Children more likely to have asthma were less likely to be from the San Diego arm of the study, to have pet dogs, or to be breastfed, and more likely to be Black and to have been given antibiotics around the time of childbirth compared to those without asthma (53% vs. 39%, respectively).
The findings of this study show that children at a higher risk of childhood asthma at three years were more likely to show rapid maturation of the fecal microbiome at 3-6 months or a lag in the maturation of this microbiome at one year.
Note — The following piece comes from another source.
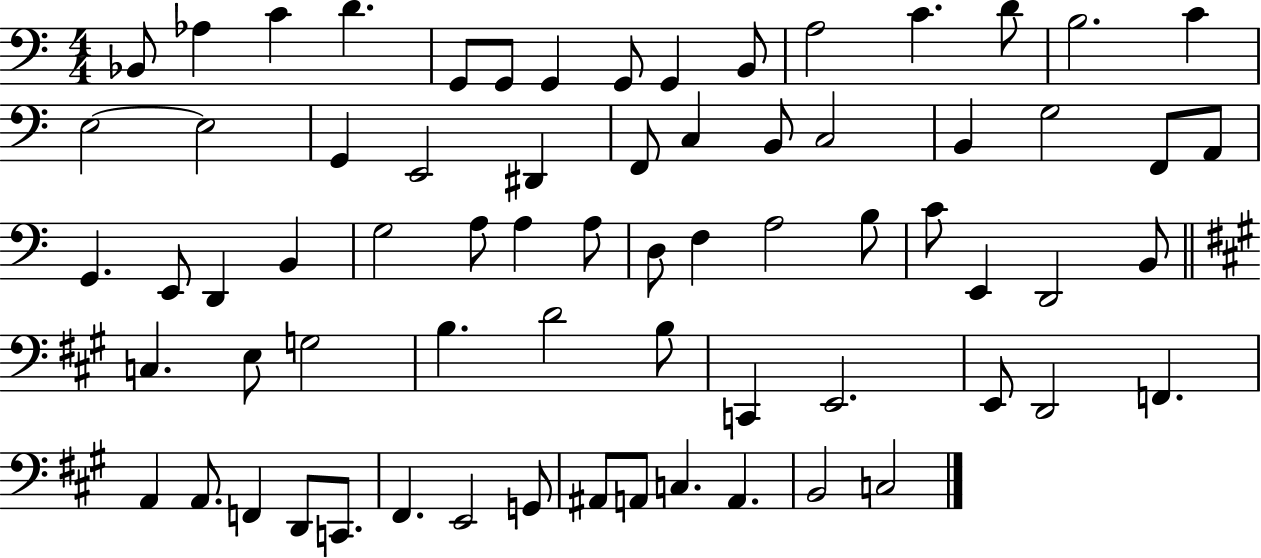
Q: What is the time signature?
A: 4/4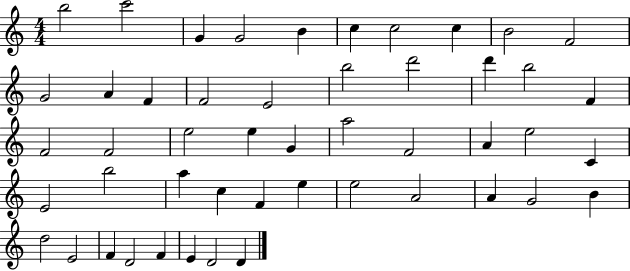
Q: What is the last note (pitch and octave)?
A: D4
Increased and decreased Bifidobacterium abundance at 3-6 months was linked to breastfeeding and higher microbial maturity. This supports the observation of this study that breastfed infants show delayed microbial maturation at this time point.
Similarly, Bacteroides abundance at 3-6 months was associated with breastfeeding and lower abundance with Cesarean section at both time points. Bacteroides abundance was thus linked to faster maturation of the gut microbiome at one year of age.
Children with asthma at three years were 70% less likely to have had Bacteroides in their fecal samples at 3-6 months and >30% less likely at one year. They were also more likely to have low Bacteroides abundance at 3-6 months than those without asthma.
Slow maturation at 3- 6 months was more likely among breastfed infants. Over 60% of the association of asthma risk with breastfeeding was found to be due to the association of the latter with better microbial maturation at 3-6 months.
Babies born by Cesarean section rather than vaginally were more likely to show delayed maturation of the microbiome at one year, though not at the earlier time point. These results seem to buttress the favorable role of breastfeeding and vaginal delivery in reducing the risk of asthma.
Antibiotic exposure and having owned pets were not significantly linked to microbial maturation. Environmental effects mediated by the maturation of the fecal microbiome were found to act independently of but in addition to genetic factors.
The 17q12-21 risk alleles rs12936231 and rs8076131 carried a 30% and 25% increased risk of asthma when adjusted for race and ethnicity.
When both alleles were present with increasing microbial maturation at 3-6 months, the risk of childhood asthma was increased by over threefold. At this age, half the subjects with at least one risk allele at rs12936231 and accelerated maturation developed asthma, but only 6% with neither of these factors, showed an increase in risk by almost 20 times. The risk was increased by 6.5-fold if an rs8076131 risk allele was present along with aberrant maturation vs. no risk factors.
If only microbiome or genetic factors were present, the risk was six-fold and 3.5-fold, respectively, compared to no risk factor. These patterns were repeated for one year. The order of increase in risk goes from no genetic or microbiome risk<genotype risk<microbiome risk<both factors (double risk).
What are the implications?
This study’s findings show that aberrant gut microbiome maturation in infants is responsible for the known association of asthma with environmental factors like breastfeeding. In addition, the VDAAR cohort included mothers with atopy or asthma, which causes the fetal immune system to be imprinted without actual genetic alteration.
“Infants who develop asthma are more likely to deviate from normal microbiome development over the first year of life, and these differences in microbial maturation may be affected by modifiable exposures such as breastfeeding.”
Environmental exposures seem to affect the maturation of the infant microbiome, modulating asthma risk. Factors affecting microbial maturation included breastfeeding and mode of delivery, and the maturation itself was indicated by differential abundances of two key species, Bacteroides and Bifidobacteria.
However, genetic factors, especially the nature of the genes at the 17q12-21 locus, show an additive effect that acts independently of the environmental factors. This contradicts some earlier studies, underlining the complex interrelationships of these risk factors. More extensive studies with more extended and more frequent examinations of the microbiome will help explain these relationships better.